• TASK STATEMENT
Nothing but the data, repeated exactly, belongs in the answer.

Saved data entries
==============================

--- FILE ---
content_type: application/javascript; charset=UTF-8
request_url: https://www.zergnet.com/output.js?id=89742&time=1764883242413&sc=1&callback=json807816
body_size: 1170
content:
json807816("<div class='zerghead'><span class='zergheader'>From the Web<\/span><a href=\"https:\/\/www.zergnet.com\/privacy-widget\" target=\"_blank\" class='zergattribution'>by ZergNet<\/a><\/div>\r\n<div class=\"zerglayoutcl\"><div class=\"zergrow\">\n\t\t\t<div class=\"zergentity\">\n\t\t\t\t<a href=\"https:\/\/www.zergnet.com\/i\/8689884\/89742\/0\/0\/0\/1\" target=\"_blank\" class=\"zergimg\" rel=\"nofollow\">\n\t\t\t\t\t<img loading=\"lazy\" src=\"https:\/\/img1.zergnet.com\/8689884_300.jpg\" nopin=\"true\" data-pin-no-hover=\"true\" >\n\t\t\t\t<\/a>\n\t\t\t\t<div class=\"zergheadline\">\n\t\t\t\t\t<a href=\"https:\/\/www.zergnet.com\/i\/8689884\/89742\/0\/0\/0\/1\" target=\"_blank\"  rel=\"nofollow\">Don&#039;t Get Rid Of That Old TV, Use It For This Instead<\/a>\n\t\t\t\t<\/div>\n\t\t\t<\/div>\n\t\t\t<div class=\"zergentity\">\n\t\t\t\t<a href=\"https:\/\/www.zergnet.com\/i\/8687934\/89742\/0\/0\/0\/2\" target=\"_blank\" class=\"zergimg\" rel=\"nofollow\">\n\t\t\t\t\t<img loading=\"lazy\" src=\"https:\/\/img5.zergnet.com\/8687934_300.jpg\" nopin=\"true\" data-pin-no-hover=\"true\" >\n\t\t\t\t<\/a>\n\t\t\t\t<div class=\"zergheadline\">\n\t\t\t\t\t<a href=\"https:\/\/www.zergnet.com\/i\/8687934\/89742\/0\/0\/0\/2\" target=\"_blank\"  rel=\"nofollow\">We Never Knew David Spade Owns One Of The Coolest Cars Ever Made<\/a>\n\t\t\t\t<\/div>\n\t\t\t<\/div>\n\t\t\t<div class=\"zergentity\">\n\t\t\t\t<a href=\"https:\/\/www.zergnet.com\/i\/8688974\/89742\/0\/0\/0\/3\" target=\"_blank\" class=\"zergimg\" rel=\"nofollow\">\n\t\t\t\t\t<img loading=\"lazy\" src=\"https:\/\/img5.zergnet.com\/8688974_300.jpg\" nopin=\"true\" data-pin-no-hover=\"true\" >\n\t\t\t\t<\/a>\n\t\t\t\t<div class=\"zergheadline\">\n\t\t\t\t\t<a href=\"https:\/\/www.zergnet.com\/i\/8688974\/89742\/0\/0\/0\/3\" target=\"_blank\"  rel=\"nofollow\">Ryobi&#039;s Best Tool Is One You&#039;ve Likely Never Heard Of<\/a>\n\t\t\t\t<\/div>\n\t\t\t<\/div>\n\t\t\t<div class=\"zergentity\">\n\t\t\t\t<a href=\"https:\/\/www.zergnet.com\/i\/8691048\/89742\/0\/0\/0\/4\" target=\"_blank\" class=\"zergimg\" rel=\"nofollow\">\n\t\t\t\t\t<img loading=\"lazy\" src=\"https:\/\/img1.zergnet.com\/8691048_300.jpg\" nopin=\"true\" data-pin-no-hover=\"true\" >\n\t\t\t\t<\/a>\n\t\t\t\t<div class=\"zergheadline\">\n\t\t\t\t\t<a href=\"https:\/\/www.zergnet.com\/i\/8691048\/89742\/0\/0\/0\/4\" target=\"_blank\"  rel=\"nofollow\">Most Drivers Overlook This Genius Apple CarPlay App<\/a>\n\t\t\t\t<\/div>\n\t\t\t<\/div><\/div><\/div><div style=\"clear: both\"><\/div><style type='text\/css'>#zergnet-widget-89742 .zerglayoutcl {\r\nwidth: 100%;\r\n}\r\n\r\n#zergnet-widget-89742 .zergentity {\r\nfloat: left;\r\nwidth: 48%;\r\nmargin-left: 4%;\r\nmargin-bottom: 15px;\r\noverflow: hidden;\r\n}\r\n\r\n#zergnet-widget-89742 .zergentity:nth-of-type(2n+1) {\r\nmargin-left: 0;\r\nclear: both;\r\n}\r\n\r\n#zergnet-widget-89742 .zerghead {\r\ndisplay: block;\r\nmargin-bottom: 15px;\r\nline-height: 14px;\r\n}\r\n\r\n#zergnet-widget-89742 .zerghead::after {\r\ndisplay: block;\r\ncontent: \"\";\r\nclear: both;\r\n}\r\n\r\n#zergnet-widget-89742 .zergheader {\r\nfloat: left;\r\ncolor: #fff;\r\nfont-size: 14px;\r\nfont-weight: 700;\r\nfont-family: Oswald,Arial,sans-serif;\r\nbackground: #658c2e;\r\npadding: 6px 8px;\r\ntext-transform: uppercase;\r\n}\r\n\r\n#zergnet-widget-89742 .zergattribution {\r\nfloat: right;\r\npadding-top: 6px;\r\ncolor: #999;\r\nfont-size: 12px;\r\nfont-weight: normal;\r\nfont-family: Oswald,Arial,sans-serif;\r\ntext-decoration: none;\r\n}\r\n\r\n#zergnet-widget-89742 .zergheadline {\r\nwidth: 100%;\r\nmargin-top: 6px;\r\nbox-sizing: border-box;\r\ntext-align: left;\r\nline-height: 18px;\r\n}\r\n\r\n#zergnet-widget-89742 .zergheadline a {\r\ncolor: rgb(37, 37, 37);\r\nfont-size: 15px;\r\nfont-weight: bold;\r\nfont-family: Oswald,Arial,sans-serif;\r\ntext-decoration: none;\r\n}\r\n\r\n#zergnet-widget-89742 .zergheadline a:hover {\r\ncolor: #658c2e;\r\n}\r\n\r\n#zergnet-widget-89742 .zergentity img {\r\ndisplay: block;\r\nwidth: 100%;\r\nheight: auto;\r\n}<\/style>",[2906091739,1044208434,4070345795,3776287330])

==============================

• PROBLEM SOLUTION
--- FILE ---
content_type: application/javascript; charset=UTF-8
request_url: https://www.zergnet.com/output.js?id=89742&time=1764883242413&sc=1&callback=json807816
body_size: 1170
content:
json807816("<div class='zerghead'><span class='zergheader'>From the Web<\/span><a href=\"https:\/\/www.zergnet.com\/privacy-widget\" target=\"_blank\" class='zergattribution'>by ZergNet<\/a><\/div>\r\n<div class=\"zerglayoutcl\"><div class=\"zergrow\">\n\t\t\t<div class=\"zergentity\">\n\t\t\t\t<a href=\"https:\/\/www.zergnet.com\/i\/8689884\/89742\/0\/0\/0\/1\" target=\"_blank\" class=\"zergimg\" rel=\"nofollow\">\n\t\t\t\t\t<img loading=\"lazy\" src=\"https:\/\/img1.zergnet.com\/8689884_300.jpg\" nopin=\"true\" data-pin-no-hover=\"true\" >\n\t\t\t\t<\/a>\n\t\t\t\t<div class=\"zergheadline\">\n\t\t\t\t\t<a href=\"https:\/\/www.zergnet.com\/i\/8689884\/89742\/0\/0\/0\/1\" target=\"_blank\"  rel=\"nofollow\">Don&#039;t Get Rid Of That Old TV, Use It For This Instead<\/a>\n\t\t\t\t<\/div>\n\t\t\t<\/div>\n\t\t\t<div class=\"zergentity\">\n\t\t\t\t<a href=\"https:\/\/www.zergnet.com\/i\/8687934\/89742\/0\/0\/0\/2\" target=\"_blank\" class=\"zergimg\" rel=\"nofollow\">\n\t\t\t\t\t<img loading=\"lazy\" src=\"https:\/\/img5.zergnet.com\/8687934_300.jpg\" nopin=\"true\" data-pin-no-hover=\"true\" >\n\t\t\t\t<\/a>\n\t\t\t\t<div class=\"zergheadline\">\n\t\t\t\t\t<a href=\"https:\/\/www.zergnet.com\/i\/8687934\/89742\/0\/0\/0\/2\" target=\"_blank\"  rel=\"nofollow\">We Never Knew David Spade Owns One Of The Coolest Cars Ever Made<\/a>\n\t\t\t\t<\/div>\n\t\t\t<\/div>\n\t\t\t<div class=\"zergentity\">\n\t\t\t\t<a href=\"https:\/\/www.zergnet.com\/i\/8688974\/89742\/0\/0\/0\/3\" target=\"_blank\" class=\"zergimg\" rel=\"nofollow\">\n\t\t\t\t\t<img loading=\"lazy\" src=\"https:\/\/img5.zergnet.com\/8688974_300.jpg\" nopin=\"true\" data-pin-no-hover=\"true\" >\n\t\t\t\t<\/a>\n\t\t\t\t<div class=\"zergheadline\">\n\t\t\t\t\t<a href=\"https:\/\/www.zergnet.com\/i\/8688974\/89742\/0\/0\/0\/3\" target=\"_blank\"  rel=\"nofollow\">Ryobi&#039;s Best Tool Is One You&#039;ve Likely Never Heard Of<\/a>\n\t\t\t\t<\/div>\n\t\t\t<\/div>\n\t\t\t<div class=\"zergentity\">\n\t\t\t\t<a href=\"https:\/\/www.zergnet.com\/i\/8691048\/89742\/0\/0\/0\/4\" target=\"_blank\" class=\"zergimg\" rel=\"nofollow\">\n\t\t\t\t\t<img loading=\"lazy\" src=\"https:\/\/img1.zergnet.com\/8691048_300.jpg\" nopin=\"true\" data-pin-no-hover=\"true\" >\n\t\t\t\t<\/a>\n\t\t\t\t<div class=\"zergheadline\">\n\t\t\t\t\t<a href=\"https:\/\/www.zergnet.com\/i\/8691048\/89742\/0\/0\/0\/4\" target=\"_blank\"  rel=\"nofollow\">Most Drivers Overlook This Genius Apple CarPlay App<\/a>\n\t\t\t\t<\/div>\n\t\t\t<\/div><\/div><\/div><div style=\"clear: both\"><\/div><style type='text\/css'>#zergnet-widget-89742 .zerglayoutcl {\r\nwidth: 100%;\r\n}\r\n\r\n#zergnet-widget-89742 .zergentity {\r\nfloat: left;\r\nwidth: 48%;\r\nmargin-left: 4%;\r\nmargin-bottom: 15px;\r\noverflow: hidden;\r\n}\r\n\r\n#zergnet-widget-89742 .zergentity:nth-of-type(2n+1) {\r\nmargin-left: 0;\r\nclear: both;\r\n}\r\n\r\n#zergnet-widget-89742 .zerghead {\r\ndisplay: block;\r\nmargin-bottom: 15px;\r\nline-height: 14px;\r\n}\r\n\r\n#zergnet-widget-89742 .zerghead::after {\r\ndisplay: block;\r\ncontent: \"\";\r\nclear: both;\r\n}\r\n\r\n#zergnet-widget-89742 .zergheader {\r\nfloat: left;\r\ncolor: #fff;\r\nfont-size: 14px;\r\nfont-weight: 700;\r\nfont-family: Oswald,Arial,sans-serif;\r\nbackground: #658c2e;\r\npadding: 6px 8px;\r\ntext-transform: uppercase;\r\n}\r\n\r\n#zergnet-widget-89742 .zergattribution {\r\nfloat: right;\r\npadding-top: 6px;\r\ncolor: #999;\r\nfont-size: 12px;\r\nfont-weight: normal;\r\nfont-family: Oswald,Arial,sans-serif;\r\ntext-decoration: none;\r\n}\r\n\r\n#zergnet-widget-89742 .zergheadline {\r\nwidth: 100%;\r\nmargin-top: 6px;\r\nbox-sizing: border-box;\r\ntext-align: left;\r\nline-height: 18px;\r\n}\r\n\r\n#zergnet-widget-89742 .zergheadline a {\r\ncolor: rgb(37, 37, 37);\r\nfont-size: 15px;\r\nfont-weight: bold;\r\nfont-family: Oswald,Arial,sans-serif;\r\ntext-decoration: none;\r\n}\r\n\r\n#zergnet-widget-89742 .zergheadline a:hover {\r\ncolor: #658c2e;\r\n}\r\n\r\n#zergnet-widget-89742 .zergentity img {\r\ndisplay: block;\r\nwidth: 100%;\r\nheight: auto;\r\n}<\/style>",[2906091739,1044208434,4070345795,3776287330])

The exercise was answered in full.